Quando uma Declaração de Imposto de Renda (DIRF) é enviada à Receita Federal, ela passa por análises de cruzamento de dados, que compara as informações presentes nela com informações fornecidas por terceiros (exemplos: empresas, instituições financeiras e planos de saúde). Se nessa comparação forem encontradas inconsistências, a declaração cai na malha fina.

Isso significa que ela é separada das demais para uma análise mais profunda por parte do governo, que passa a investigar erros e fraudes. Somente entre aquelas enviadas em 2021, 869.302 foram retidas nesse processo

Essa situação se torna mais comum à medida que a renda de um contribuinte se torna mais complexa (veja o que você precisa declarar aqui), como é o caso da categoria médica. 

Médicos, de forma geral, têm variadas formas de rendimentos vindos de pessoas físicas e jurídicas, gerando dificuldades no preenchimento da declaração. 

Veja abaixo os erros mais comuns cometidos, como evitá-los e o que fazer quando sua declaração cai nas garras do Leão.

Erros que levam à malha fina

Na hora do preenchimento da declaração, pode haver imprecisões das mais variadas, desde as simples causadas por erros de digitação até as graves, como omissão de rendas. Abaixo elencamos algumas das divergências mais comuns:

  • Omissão de rendimentos sujeitos ao ajuste anual (exemplos: salários, ações judiciais e rendimento de aluguel);
  • Deduções da base de cálculo (exemplos: despesas médicas, contribuições para previdência oficial, para previdência privada e pensão alimentícia);
  • Deduções do imposto devido, recebimento de rendimentos acumulados e divergência de informação sobre pagamento de carnê-leão ou imposto complementar.

As punições por esses erros são variáveis, mas podem ir de multas à denúncia por sonegação fiscal.

Como saber se há incompatibilidades no seu documento

Quando a declaração de um contribuinte está na malha fina, ele não recebe restituição de imposto. Por isso, muitas vezes as pessoas só descobrem que estão com problemas com o Leão quando não recebem esse dinheiro. 
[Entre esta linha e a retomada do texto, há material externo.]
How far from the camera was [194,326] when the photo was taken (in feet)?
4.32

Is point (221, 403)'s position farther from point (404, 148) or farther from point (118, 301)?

Mas é possível ver como está sua situação 24 horas após a entrega através do site da Receita Federal. Basta seguir os passos abaixo:

  • Acesse www.gov.br/receitafederal/pt-br;  
  • Clique em “Portal e-CAC”;
  • Selecione a opção “Meu Imposto de Renda (Extrato da DIRPF)”;
  • Vá para a aba “Processamento”;
  • Escolha o item “Pendências de Malha”;

Caso o documento anteriormente fornecido por você contenha inconsistências, lá estarão listadas quais são elas. Ou seja, os motivos pelo qual ele foi retido. 

O que fazer depois?

Se o motivo de inconsistência estiver em alguma informação, é possível enviar uma “declaração retificadora”, alterando ou incluindo o que for preciso. 

Se o motivo de inconsistência estiver na falta de apresentação de documentos ou comprovantes que atestem os valores informados, o contribuinte deve enviá-los digitalmente pelo site da Receita Federal.

As informações e/ou documentos novos serão analisados e se estiverem corretos, a declaração deixará a malha fina e seguirá o processamento normal. 

Se você fizer essas correções antes de ser intimado ou notificado pelo governo, não sofrerá penalidades. Mas, se mesmo após a intimação, seu formulário continuar incompleto ou insuficiente, você poderá receber uma notificação de lançamento — ou seja, cobrança de imposto a mais (ou redução da restituição) acompanhada de multa.

Como evitar inconsistências

Para diminuir as chances de erro, a melhor solução é procurar um escritório de contabilidade especializado em médicos, que conhecerá detalhadamente cada passo do preenchimento da declaração dessa categoria.

Como falamos no início do artigo, os médicos têm altas chances de cair na malha fina por conta da complexidade das suas fontes de renda.